Model Fusion via Optimal Transport

Authors: Sidak Pal Singh, Martin Jaggi

NeurIPS 2020 | Conference PDF | Archive PDF | Plain Text | LLM Run Details

Reproducibility Variable Result LLM Response
Research Type Experimental We test our model fusion approach on standard image classification datasets, like CIFAR10 with commonly used convolutional neural networks (CNNs) such as VGG11 [23] and residual networks like Res Net18 [24]; and on MNIST, we use a fully connected network with 3 hidden layers of size 400, 200, 100, which we refer to as MLPNET. As baselines, we mention the performance of prediction ensembling and vanilla averaging, besides that of individual models.
Researcher Affiliation Academia Sidak Pal Singh ETH Zurich, Switzerland contact@sidakpal.com; Martin Jaggi EPFL, Switzerland martin.jaggi@epfl.ch
Pseudocode Yes Algorithm 1: Model Fusion (with ψ = { acts , wts } alignment)
Open Source Code Yes The code is available at the following link, https://github.com/sidak/otfusion.
Open Datasets Yes We test our model fusion approach on standard image classification datasets, like CIFAR10 with commonly used convolutional neural networks (CNNs) such as VGG11 [23] and residual networks like Res Net18 [24]; and on MNIST, we use a fully connected network with 3 hidden layers of size 400, 200, 100, which we refer to as MLPNET.
Dataset Splits No The paper mentions training and test sets and states that "All the performance scores are test accuracies," with full experimental details in an appendix not provided.
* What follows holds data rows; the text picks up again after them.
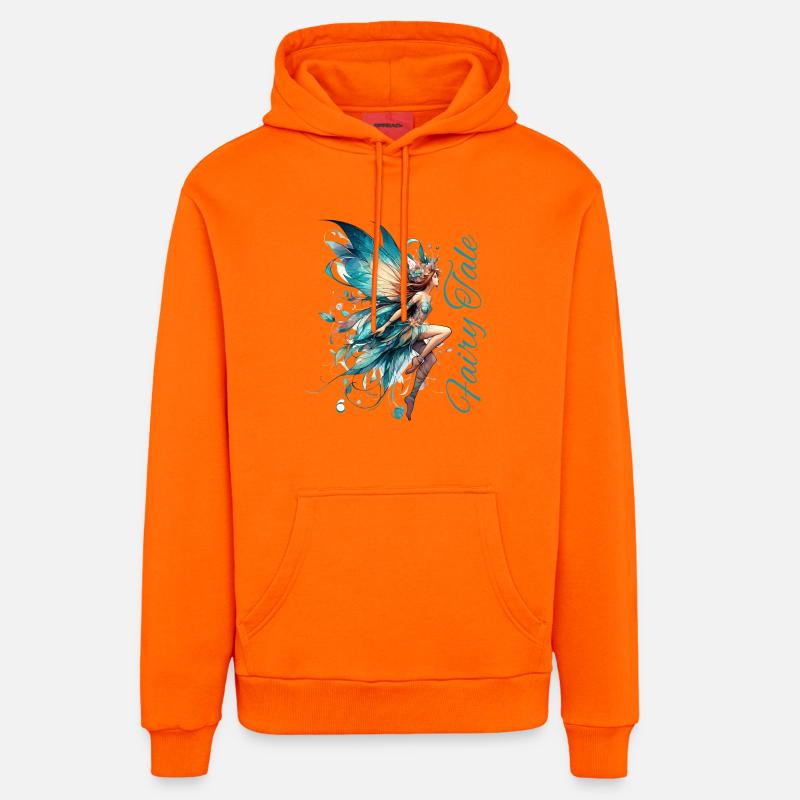 Cadeau de conte de fées - Sweat à capuche bio décontracté fabriqué en UE - SUNSET ORANGE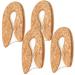 10 Pairs Transparent Heel Pad Silicone Heel Covers Women Heel Pad Pads for Heels Reusable Heel Cushion Women Shoe Accessories Silicon Heel Pads for Womens Shoes Heel Protector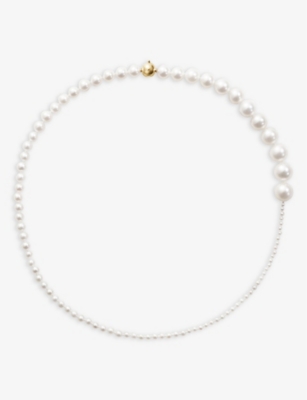 Sophie Bille Brahe Petite Peggy 14ct Yellow-gold And Freshwater Pearl Necklace In 14k Yellow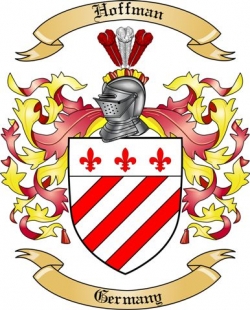 Hoffman Family Crest from Germany2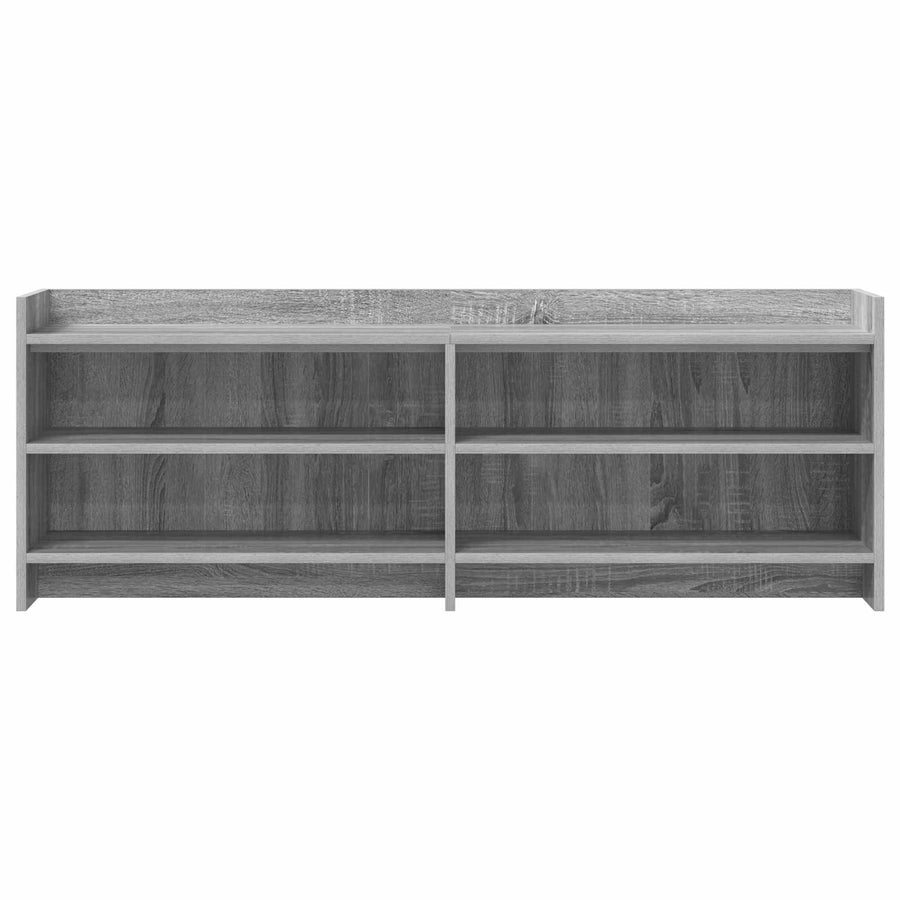TV-kast 135 x 33 x 47 cm Grijs Sonoma Bewerkt hout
It does not explicitly specify validation dataset splits or percentages.
Hardware Specification Yes To give a concrete estimate, the time taken to fuse six VGG11 models is 15 seconds on 1 Nvidia V100 GPU (c.f. Section S1.4 for more details).
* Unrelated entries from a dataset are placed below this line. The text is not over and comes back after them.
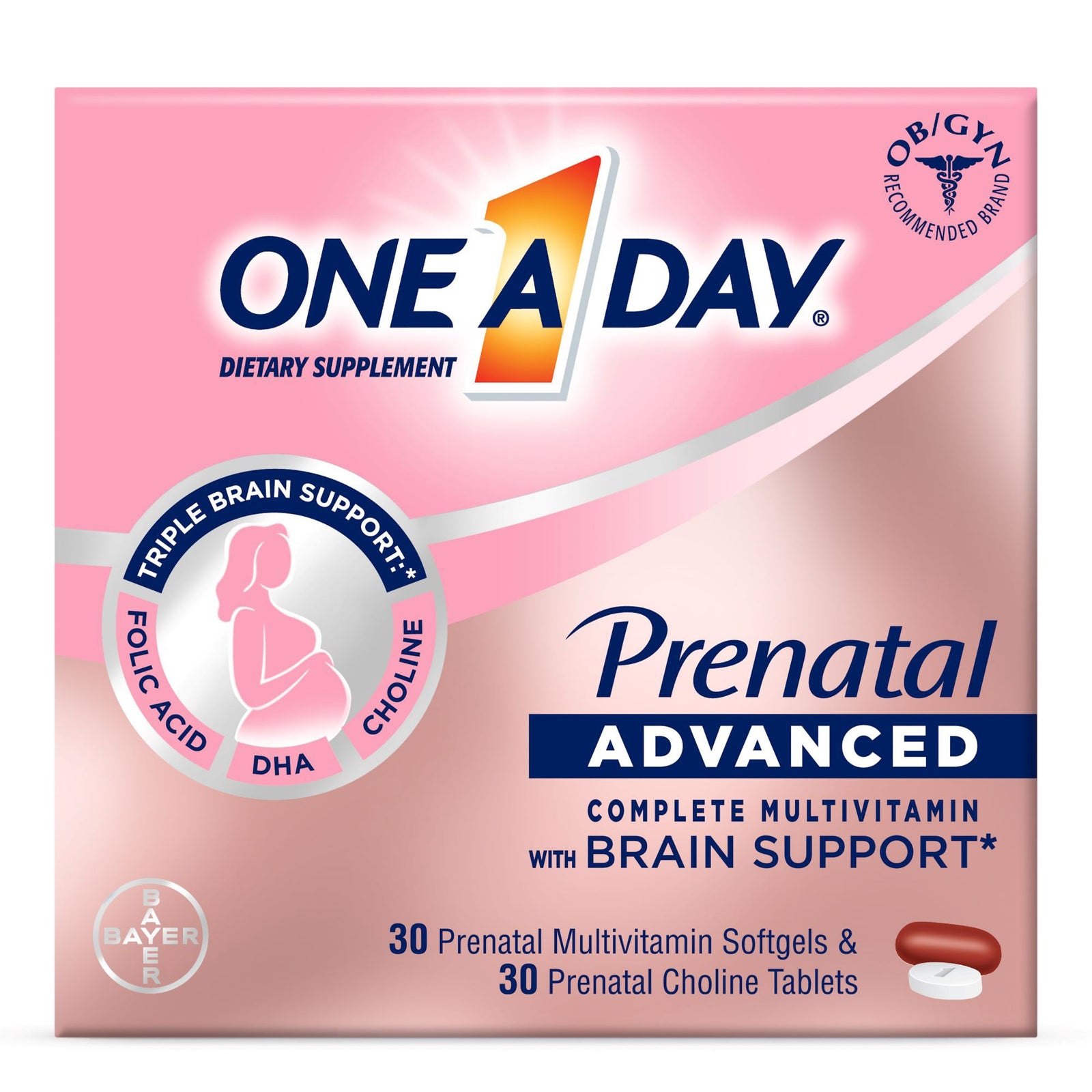One A Day Prenatal Vitamin Softgels 60 Count
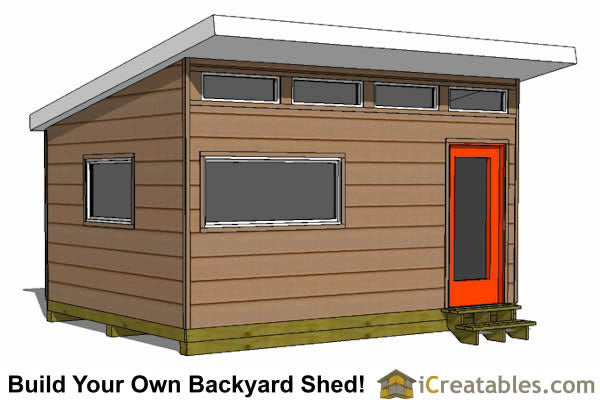 12x16-S2 Modern Shed Plans Emailed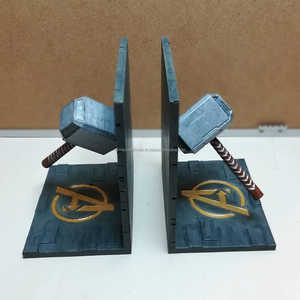 Porte-livres en métal en forme d'ananas, finition dorée et blanche, idéal pour les livres lourds sur le bureau - Product Image 6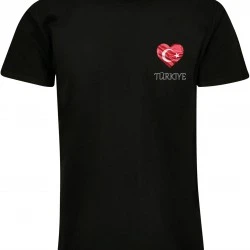 Тениска Merchcode Football - Turkey T-shirt black XXL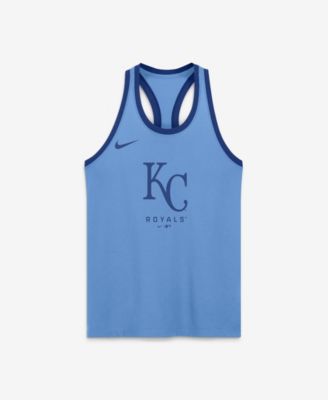 Women's Light Blue Kansas City Royals Tri-Blend Dri-FIT Racerback Tank Top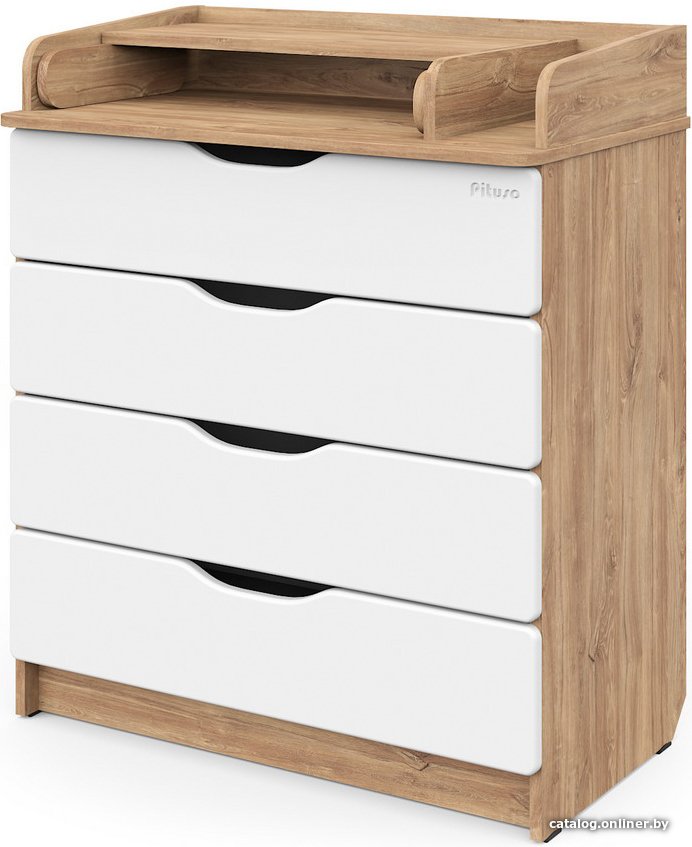 Детский комод Pituso Wood 804 (ПВХ дуб канзас)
Software Dependencies No The paper mentions using "exact OT solvers" and optimization methods like SGD, but it does not specify any software names with version numbers (e.g., Python, PyTorch, TensorFlow, or specific library versions) that would be needed for replication.
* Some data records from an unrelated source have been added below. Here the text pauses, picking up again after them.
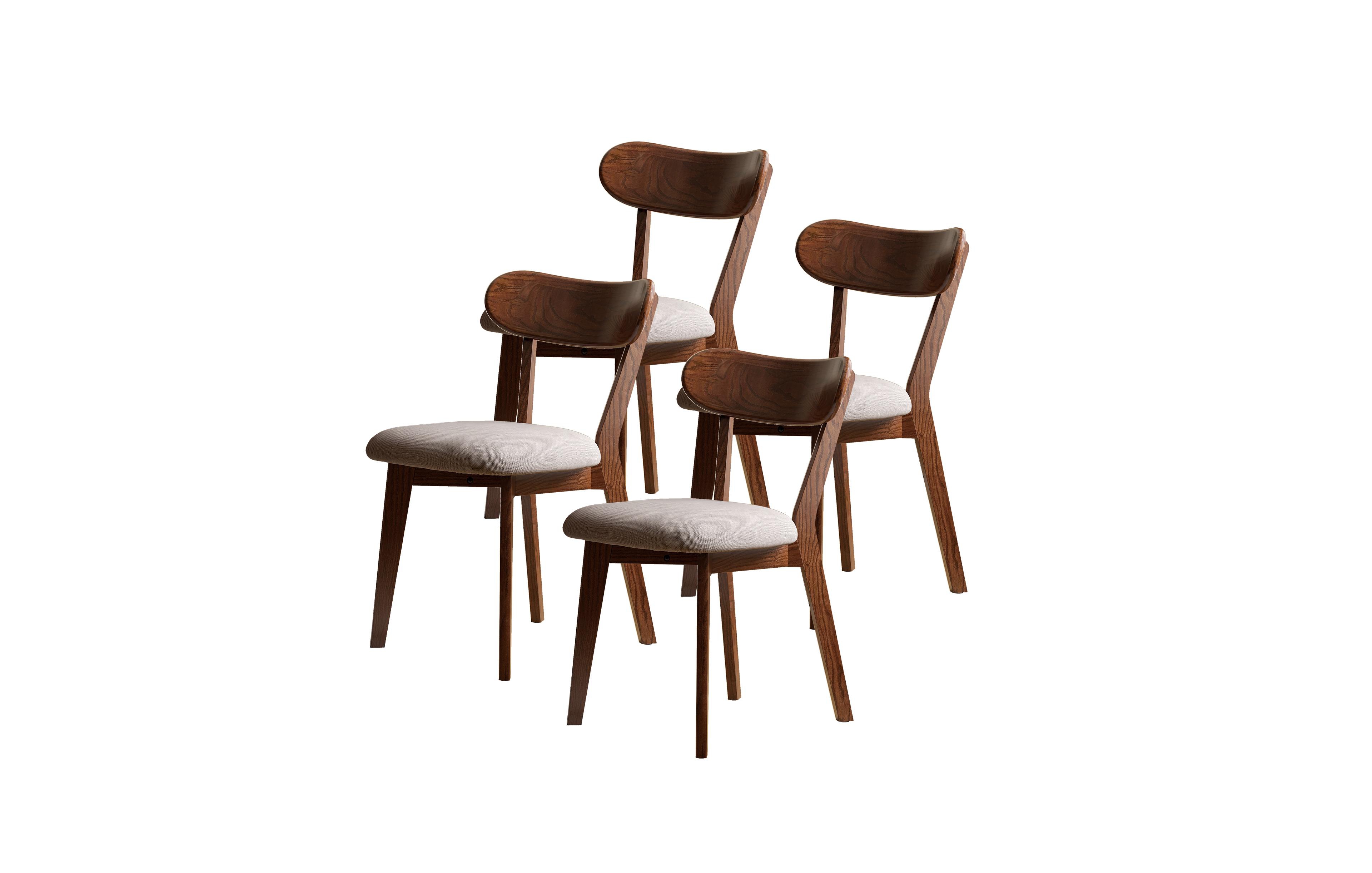 sumyeg Set of 4 Solid Oak Dining Chairs with Fas Grade Wood Frame for Dining Room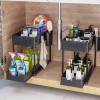 2 Tier Under Sink Organizer Sliding Cabinet Basket
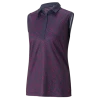 PUMA Golf Puma Womens Cloudspun Whitewater Sleeveless Polo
Experiment Setup Yes We typically consider a mini-batch of 100 to 400 samples for these experiments. Both are trained on their portions of the data for 10 epochs , and other training settings are identical. The finetuning scores for vanilla and OT averaging correspond to their best obtained results, when retrained with several finetuning learning rate schedules for a total of 100 and 120 epochs in case of VGG11and RESNET18 respectively.